RADARTUBAN – Segerombolan remaja di bawah umur diamankan Satreskrim Polres Tuban, Kamis (19/4) malam lantaran lakukan aksi konvoi membahayakan pengguna jalan.
Dari sekitar seratus remaja yang melakukan aksi konvoi, petugas hanya mengamankan delapan bocah yang terlibat dalam aksi tersebut.
Kasat Reskrim Polres Tuban AKP Rianto mengungkapkan, delapan remaja diamankan petugas di dekat SPBU Dasin, Desa Sugihwaras, Kecamatan Jenu.
Kurang lebih ada 60 kendaraan yang melakukan aksi konvoi mengitari perkotaan Tuban.

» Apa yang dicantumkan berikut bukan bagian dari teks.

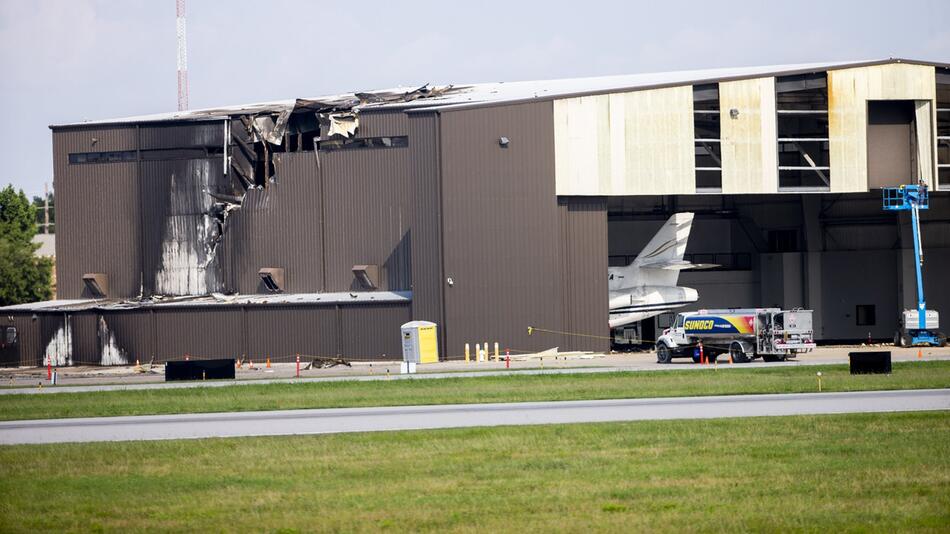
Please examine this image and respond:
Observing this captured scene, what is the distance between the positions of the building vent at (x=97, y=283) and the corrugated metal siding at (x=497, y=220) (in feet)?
79.5

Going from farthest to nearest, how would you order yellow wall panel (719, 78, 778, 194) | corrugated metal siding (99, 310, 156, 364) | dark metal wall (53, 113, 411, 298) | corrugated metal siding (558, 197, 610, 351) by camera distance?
corrugated metal siding (99, 310, 156, 364)
dark metal wall (53, 113, 411, 298)
corrugated metal siding (558, 197, 610, 351)
yellow wall panel (719, 78, 778, 194)

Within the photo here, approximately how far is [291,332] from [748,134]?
27.1 metres

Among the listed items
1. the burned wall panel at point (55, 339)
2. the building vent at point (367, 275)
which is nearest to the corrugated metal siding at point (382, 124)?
the building vent at point (367, 275)

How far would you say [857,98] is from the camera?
59.4 m

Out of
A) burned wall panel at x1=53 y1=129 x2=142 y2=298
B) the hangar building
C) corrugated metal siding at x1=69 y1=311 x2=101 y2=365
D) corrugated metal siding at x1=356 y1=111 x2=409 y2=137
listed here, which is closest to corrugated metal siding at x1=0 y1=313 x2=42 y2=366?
the hangar building

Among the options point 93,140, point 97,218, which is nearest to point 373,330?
point 97,218

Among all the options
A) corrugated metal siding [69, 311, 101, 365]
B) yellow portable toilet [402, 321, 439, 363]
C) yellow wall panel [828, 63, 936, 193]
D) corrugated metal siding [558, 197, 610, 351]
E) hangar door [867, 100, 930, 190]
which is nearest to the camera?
yellow portable toilet [402, 321, 439, 363]

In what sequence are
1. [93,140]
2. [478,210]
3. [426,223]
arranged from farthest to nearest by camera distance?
[93,140], [426,223], [478,210]

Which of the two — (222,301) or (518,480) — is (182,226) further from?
(518,480)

‘’Kami hanya mengamankan delapan remaja, sisanya kabur melarikan diri,’’ terangnya.
Kedelapan remaja yang diamankan polisi yakni, MPS, 17, RF, 19, KHP, 18, DP, 19, SR, 17, AGS, 16, AM, 17, dan MN, 18.
‘’Mayoritas remaja yang kami amankan masih duduk di bangku SMA,’’ imbuhnya.
Rianto mengatakan, menurut kesaksian salah satu remaja yang diringkus, mereka semua tergabung dalam organisasi tertentu yang mulanya akan menggelar pertemuan dengan sesama anggota lainnya.
Mereka berasal dari berbagai kecamatan di Kabupaten Tuban meliputi Kecamatan Montong, Widang, Bangilan, Senori, dan Tuban Kota.
Selama beraksi di jalanan, tidak ada kerusakan fasilitas publik yang ditimbulkan.
Namun saat proses penangkapan, kaca lampu mobil petugas Satreskrim Polres Tuban dihantam hingga pecah oleh para segerombol remaja pembuat onar itu.
‘’Kami ringkus mereka lantaran aksi yang dilakukan dapat memicu terjadinya perkelahian antar kelompok maupun dengan masyarakat sekitar. Selain itu petugas juga mengamankan sejumlah barang bukti diantaranya obeng, pipa besi, dan bendera organisasi dari kedelapan remaja tersebut,’’ ujar mantan Kapolsek Jenu itu.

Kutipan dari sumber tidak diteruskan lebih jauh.